[Extracted records start]
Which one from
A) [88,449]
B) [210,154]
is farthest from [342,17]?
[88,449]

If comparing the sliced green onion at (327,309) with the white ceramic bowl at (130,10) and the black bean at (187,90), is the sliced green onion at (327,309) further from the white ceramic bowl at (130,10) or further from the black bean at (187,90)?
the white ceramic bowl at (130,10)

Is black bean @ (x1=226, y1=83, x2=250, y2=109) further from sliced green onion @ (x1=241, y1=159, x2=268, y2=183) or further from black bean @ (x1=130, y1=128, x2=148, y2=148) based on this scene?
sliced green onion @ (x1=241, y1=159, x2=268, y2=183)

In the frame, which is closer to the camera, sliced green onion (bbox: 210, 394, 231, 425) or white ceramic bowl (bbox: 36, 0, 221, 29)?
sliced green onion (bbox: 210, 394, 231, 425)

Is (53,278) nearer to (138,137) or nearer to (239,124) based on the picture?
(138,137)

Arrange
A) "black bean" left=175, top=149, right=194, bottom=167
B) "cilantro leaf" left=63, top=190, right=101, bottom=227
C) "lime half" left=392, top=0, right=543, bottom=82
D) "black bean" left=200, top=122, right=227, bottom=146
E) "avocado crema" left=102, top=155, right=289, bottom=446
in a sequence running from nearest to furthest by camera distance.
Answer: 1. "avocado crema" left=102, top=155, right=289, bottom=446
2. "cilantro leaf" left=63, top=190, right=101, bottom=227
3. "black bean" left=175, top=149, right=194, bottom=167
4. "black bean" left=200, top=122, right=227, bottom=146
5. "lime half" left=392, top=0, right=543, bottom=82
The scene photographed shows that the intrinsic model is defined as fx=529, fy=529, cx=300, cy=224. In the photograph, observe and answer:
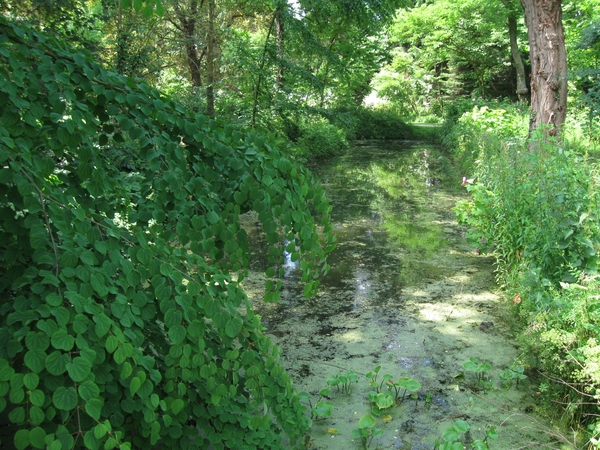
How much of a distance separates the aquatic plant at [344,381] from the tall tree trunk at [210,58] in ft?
20.8

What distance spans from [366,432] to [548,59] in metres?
6.00

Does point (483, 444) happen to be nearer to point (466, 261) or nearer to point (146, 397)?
point (146, 397)

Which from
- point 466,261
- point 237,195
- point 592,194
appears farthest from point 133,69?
point 237,195

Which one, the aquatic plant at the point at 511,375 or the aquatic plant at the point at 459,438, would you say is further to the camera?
the aquatic plant at the point at 511,375

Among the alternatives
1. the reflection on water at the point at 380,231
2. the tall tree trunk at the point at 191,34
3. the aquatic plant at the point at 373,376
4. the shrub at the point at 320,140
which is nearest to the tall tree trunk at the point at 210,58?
the tall tree trunk at the point at 191,34

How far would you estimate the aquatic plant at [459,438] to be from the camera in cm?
237

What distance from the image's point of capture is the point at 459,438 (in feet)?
8.40

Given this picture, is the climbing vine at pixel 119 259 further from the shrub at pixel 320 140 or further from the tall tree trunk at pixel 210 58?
the shrub at pixel 320 140

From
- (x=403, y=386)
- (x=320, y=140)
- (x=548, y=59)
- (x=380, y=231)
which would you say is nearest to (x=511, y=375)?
(x=403, y=386)

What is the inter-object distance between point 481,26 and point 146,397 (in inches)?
854

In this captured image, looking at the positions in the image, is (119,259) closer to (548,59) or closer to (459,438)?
(459,438)

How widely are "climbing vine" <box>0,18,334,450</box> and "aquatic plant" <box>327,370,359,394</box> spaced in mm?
1190

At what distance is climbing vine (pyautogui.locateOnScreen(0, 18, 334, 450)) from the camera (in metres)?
1.06

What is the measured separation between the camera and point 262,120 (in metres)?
9.15
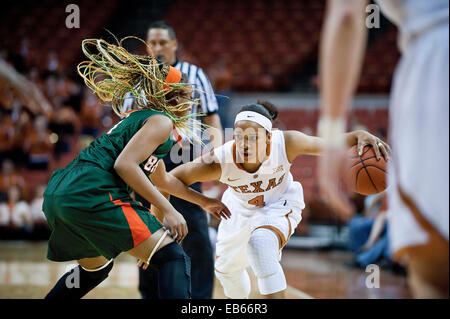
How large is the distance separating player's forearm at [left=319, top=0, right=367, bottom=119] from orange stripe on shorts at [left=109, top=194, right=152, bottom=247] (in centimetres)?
129

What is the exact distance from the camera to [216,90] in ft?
38.9

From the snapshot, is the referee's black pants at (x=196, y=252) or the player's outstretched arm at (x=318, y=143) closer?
the player's outstretched arm at (x=318, y=143)

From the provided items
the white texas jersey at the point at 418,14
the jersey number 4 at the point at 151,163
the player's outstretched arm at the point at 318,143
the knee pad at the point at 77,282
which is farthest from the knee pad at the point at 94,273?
the white texas jersey at the point at 418,14

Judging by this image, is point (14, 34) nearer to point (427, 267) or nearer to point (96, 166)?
point (96, 166)

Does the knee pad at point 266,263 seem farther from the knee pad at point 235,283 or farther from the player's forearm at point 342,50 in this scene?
the player's forearm at point 342,50

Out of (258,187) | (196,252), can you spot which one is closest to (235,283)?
(196,252)

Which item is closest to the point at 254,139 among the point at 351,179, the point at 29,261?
the point at 351,179

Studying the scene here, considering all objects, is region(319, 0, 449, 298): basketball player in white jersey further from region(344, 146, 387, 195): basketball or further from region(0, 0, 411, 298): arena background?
region(0, 0, 411, 298): arena background

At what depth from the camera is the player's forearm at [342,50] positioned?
1353 mm

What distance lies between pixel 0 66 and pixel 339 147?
142 centimetres

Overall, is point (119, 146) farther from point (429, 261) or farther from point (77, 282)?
point (429, 261)

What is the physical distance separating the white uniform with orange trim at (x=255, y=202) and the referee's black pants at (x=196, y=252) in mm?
212

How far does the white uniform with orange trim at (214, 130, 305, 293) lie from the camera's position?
3207 millimetres

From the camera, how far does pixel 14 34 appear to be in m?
14.4
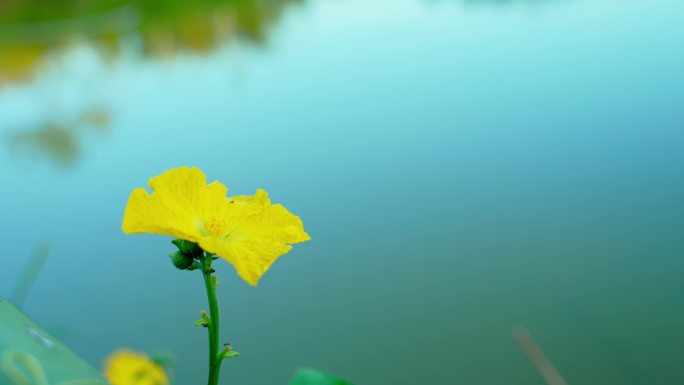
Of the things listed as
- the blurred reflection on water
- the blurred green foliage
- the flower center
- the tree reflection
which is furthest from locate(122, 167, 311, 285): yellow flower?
the blurred green foliage

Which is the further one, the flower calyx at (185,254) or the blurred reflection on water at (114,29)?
the blurred reflection on water at (114,29)

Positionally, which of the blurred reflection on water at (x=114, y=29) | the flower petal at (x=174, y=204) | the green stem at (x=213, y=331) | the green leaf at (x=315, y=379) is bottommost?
the green leaf at (x=315, y=379)

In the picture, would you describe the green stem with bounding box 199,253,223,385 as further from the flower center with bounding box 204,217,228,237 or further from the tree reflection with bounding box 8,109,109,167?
the tree reflection with bounding box 8,109,109,167

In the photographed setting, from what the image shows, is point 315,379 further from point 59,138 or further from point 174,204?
point 59,138

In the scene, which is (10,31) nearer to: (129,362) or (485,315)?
(485,315)

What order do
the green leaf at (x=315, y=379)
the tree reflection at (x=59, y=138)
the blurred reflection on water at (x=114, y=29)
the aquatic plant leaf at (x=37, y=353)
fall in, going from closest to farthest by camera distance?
1. the aquatic plant leaf at (x=37, y=353)
2. the green leaf at (x=315, y=379)
3. the tree reflection at (x=59, y=138)
4. the blurred reflection on water at (x=114, y=29)

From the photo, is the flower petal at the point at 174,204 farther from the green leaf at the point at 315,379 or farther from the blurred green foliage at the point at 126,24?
the blurred green foliage at the point at 126,24

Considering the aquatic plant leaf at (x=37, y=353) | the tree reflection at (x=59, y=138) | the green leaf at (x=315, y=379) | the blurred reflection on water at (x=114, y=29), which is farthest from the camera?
the blurred reflection on water at (x=114, y=29)

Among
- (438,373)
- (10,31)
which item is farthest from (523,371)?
(10,31)

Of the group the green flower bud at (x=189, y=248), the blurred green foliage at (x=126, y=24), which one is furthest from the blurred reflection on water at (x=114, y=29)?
the green flower bud at (x=189, y=248)
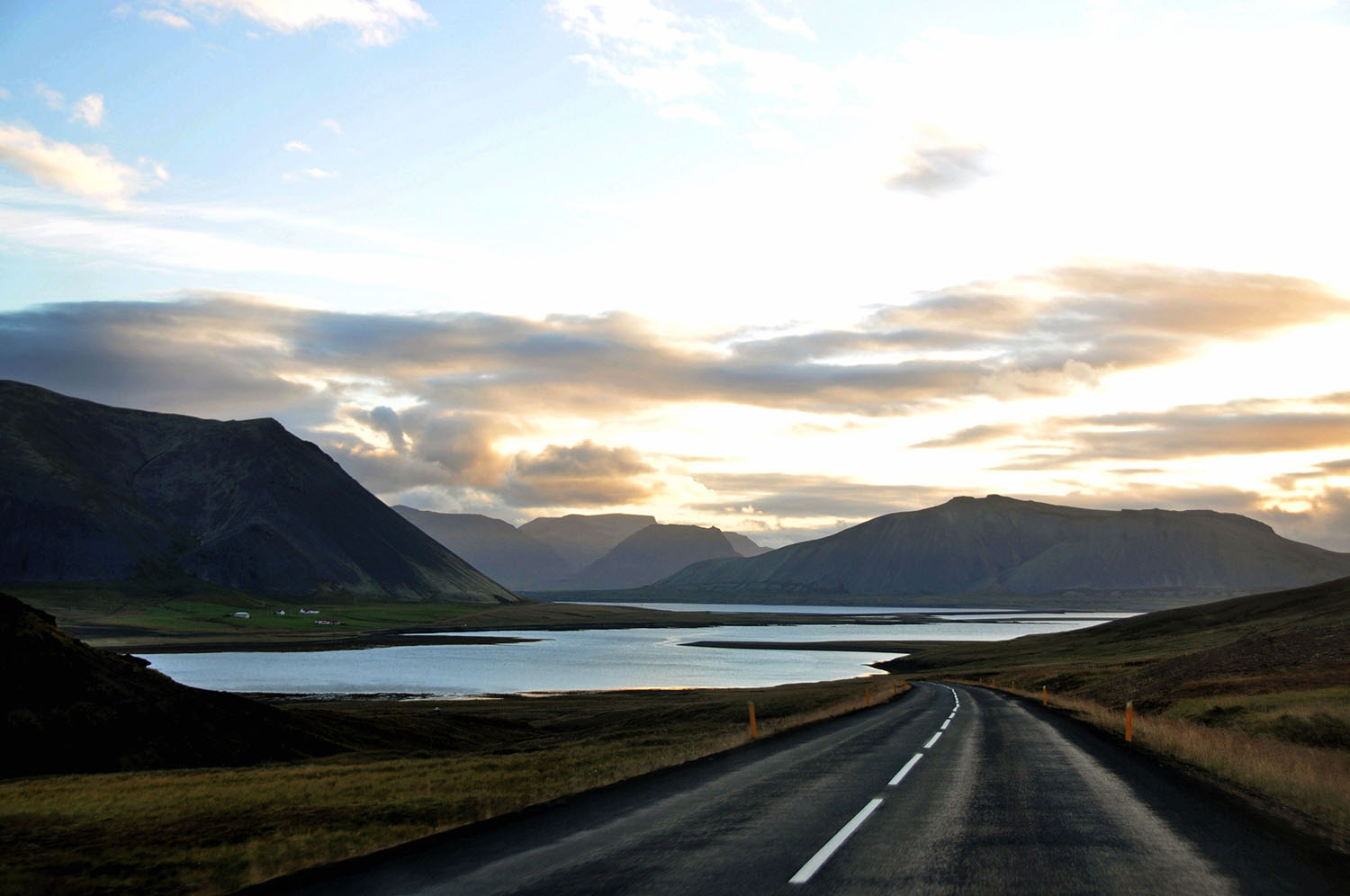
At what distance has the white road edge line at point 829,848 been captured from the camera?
10961mm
[Extracted records end]
Objective: Please recast the lines as a Markdown table with the columns "Row" and "Line", starting at the line containing "At what distance has" and ending at the last line of the items. Number each row and skip blank lines.

Exercise output:
| Row | Line |
|---|---|
| 1 | At what distance has the white road edge line at point 829,848 been captured from the camera? |
| 2 | 10961mm |